The best reason I have heard recently is that a couple started going to a different church because their family went there. I truly believe that any person that walks into our church was invited by the Holy Spirit. If you start to go to this church regularly, I would say that the Holy Spirit has planted you in that church for a reason. This is where it gets tricky. If God – the Holy Spirit – has planted you in a particular church, you had better make sure it is God that is telling you it is time to move on. Though I would say it is never God telling you to stop going to church all together.

This situation is not unique to our community. In fact, it is a challenge within our entire society. Switching churches without taking the time for prayer and seeking discernment for God’s will (not your desires, but His) is called consumerism Christianity. This is mainly an American problem, in part because we are such a consumerism society that we have let this seep into our churches.

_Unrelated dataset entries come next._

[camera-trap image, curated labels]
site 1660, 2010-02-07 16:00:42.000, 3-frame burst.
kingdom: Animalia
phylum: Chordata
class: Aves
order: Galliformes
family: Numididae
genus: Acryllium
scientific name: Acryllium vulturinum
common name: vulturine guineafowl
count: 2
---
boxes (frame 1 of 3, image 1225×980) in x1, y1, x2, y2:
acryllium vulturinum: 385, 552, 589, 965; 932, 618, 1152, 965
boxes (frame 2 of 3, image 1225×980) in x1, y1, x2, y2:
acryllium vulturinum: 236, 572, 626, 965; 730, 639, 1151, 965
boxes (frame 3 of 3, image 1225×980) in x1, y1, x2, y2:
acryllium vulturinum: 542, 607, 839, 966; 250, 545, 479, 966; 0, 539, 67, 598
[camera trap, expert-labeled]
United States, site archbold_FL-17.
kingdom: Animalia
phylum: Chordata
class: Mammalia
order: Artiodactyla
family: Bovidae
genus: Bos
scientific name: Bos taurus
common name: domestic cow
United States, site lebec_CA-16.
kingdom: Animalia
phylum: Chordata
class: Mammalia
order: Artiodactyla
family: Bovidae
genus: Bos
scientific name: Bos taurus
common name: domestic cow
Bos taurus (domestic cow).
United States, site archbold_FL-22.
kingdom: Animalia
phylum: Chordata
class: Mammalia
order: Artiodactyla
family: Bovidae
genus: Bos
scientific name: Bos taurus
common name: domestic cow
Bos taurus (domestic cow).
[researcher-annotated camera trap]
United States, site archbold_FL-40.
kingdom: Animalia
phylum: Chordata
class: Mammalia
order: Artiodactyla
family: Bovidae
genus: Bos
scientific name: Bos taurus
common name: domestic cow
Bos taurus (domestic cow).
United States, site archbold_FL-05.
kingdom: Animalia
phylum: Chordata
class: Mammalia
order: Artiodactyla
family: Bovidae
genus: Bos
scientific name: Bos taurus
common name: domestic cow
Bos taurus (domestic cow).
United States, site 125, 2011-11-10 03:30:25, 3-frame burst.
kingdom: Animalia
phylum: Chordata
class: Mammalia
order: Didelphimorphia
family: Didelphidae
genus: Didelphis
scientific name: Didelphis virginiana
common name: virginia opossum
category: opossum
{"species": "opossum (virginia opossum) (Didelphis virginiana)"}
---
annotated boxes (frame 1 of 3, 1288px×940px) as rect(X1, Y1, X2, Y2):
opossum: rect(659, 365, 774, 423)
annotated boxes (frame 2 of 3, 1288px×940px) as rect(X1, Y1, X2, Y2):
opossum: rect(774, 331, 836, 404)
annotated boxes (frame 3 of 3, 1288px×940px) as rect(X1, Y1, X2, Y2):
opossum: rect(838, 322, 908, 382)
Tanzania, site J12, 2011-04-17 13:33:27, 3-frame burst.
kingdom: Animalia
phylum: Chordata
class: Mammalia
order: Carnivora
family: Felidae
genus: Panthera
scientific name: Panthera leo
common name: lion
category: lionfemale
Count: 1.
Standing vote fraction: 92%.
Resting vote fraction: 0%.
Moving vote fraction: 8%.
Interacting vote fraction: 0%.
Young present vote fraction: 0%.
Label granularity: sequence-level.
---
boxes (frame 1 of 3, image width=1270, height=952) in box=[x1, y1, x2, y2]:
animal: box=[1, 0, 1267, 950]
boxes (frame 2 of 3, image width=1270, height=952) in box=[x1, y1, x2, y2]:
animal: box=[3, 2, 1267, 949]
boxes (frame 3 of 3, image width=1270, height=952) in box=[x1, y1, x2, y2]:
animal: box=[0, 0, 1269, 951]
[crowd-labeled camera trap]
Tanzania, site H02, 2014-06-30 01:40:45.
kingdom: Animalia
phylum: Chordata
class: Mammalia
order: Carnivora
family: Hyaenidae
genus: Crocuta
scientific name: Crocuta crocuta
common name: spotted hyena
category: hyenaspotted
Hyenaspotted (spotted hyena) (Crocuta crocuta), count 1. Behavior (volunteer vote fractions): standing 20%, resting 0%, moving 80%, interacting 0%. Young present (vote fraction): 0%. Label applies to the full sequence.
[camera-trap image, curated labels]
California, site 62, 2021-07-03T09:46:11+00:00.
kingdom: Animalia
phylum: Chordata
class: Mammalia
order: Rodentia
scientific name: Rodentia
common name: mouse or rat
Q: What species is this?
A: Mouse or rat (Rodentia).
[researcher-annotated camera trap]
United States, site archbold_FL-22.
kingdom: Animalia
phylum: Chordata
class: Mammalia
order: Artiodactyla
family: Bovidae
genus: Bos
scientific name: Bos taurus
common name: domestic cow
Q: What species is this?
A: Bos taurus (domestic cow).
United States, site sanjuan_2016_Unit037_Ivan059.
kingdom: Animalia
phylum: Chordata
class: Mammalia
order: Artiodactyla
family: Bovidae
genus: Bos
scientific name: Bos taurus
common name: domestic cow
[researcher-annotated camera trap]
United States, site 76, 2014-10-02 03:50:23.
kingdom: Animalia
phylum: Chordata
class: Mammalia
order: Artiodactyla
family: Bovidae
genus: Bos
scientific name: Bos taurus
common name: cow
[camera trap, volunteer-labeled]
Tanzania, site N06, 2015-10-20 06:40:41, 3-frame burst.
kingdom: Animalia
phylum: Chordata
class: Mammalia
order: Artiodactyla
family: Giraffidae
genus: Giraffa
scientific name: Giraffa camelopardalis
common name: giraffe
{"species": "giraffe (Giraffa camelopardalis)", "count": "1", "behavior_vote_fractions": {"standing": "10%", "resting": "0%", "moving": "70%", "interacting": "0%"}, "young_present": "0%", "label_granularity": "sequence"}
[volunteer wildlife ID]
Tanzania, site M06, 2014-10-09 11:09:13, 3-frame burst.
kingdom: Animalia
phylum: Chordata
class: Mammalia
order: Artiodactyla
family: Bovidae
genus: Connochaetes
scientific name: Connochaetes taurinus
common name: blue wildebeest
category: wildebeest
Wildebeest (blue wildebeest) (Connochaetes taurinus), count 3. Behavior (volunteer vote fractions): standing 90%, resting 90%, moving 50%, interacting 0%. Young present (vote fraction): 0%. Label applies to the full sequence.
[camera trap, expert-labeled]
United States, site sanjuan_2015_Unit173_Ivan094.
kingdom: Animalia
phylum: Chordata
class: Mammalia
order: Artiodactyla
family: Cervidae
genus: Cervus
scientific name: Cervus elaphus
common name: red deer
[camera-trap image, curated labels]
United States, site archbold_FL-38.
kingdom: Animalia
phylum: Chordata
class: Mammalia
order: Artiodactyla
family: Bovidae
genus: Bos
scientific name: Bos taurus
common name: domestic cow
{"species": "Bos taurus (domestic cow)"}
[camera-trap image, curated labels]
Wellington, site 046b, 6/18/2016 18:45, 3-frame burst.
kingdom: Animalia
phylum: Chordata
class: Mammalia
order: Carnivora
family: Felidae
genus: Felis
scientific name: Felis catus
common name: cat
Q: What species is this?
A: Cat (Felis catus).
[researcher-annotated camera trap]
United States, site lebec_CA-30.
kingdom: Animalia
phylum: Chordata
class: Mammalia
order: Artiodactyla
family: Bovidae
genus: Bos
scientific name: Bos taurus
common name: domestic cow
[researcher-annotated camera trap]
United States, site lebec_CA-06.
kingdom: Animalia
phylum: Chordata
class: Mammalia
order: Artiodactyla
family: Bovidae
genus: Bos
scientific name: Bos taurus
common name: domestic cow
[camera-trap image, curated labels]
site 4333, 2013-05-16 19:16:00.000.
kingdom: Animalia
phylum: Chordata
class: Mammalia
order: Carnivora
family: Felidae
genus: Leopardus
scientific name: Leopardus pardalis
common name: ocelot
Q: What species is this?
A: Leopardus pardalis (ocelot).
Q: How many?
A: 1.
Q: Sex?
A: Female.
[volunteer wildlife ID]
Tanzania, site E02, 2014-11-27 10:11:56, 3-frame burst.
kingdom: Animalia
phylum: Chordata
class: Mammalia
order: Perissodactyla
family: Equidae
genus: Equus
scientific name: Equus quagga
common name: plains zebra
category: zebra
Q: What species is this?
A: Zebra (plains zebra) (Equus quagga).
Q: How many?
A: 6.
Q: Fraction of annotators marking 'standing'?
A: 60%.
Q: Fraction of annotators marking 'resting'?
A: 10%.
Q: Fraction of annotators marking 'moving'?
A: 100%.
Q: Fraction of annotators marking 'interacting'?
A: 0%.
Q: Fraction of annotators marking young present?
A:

There is, of course, a flip side. How would you feel if, after just a year or two, the pastor you love decides he or she wants to be moved to another church in another city because that other church is in a bigger town that has a good coffee shop and a movie theater? I would imagine that you would be wondering what all of that “church family” talk was really about. You would probably feel rejected.

Let us be reminded: I don’t love you, God, for what you do to me, whether it is filling my cup or just making me feel good. I don’t love you, God, for the gifts and blessings you give me. I don’t love you, God, for the ministry you do through me. If I loved you for just these reasons, then it is all about me and not you. I love you, God, when I don’t feel you, when I don’t need you, and when you are not using me. I love you, God, simply because you are God.

If God has planted you in a church, start asking God how He wants you to serve in that church. Don’t make it about you, but make it all about Him! And, if you do leave or stop going to church, tell the pastor why. At least give him or her that amount of courtesy and consideration. Don’t leave them guessing what they might have said or done wrong.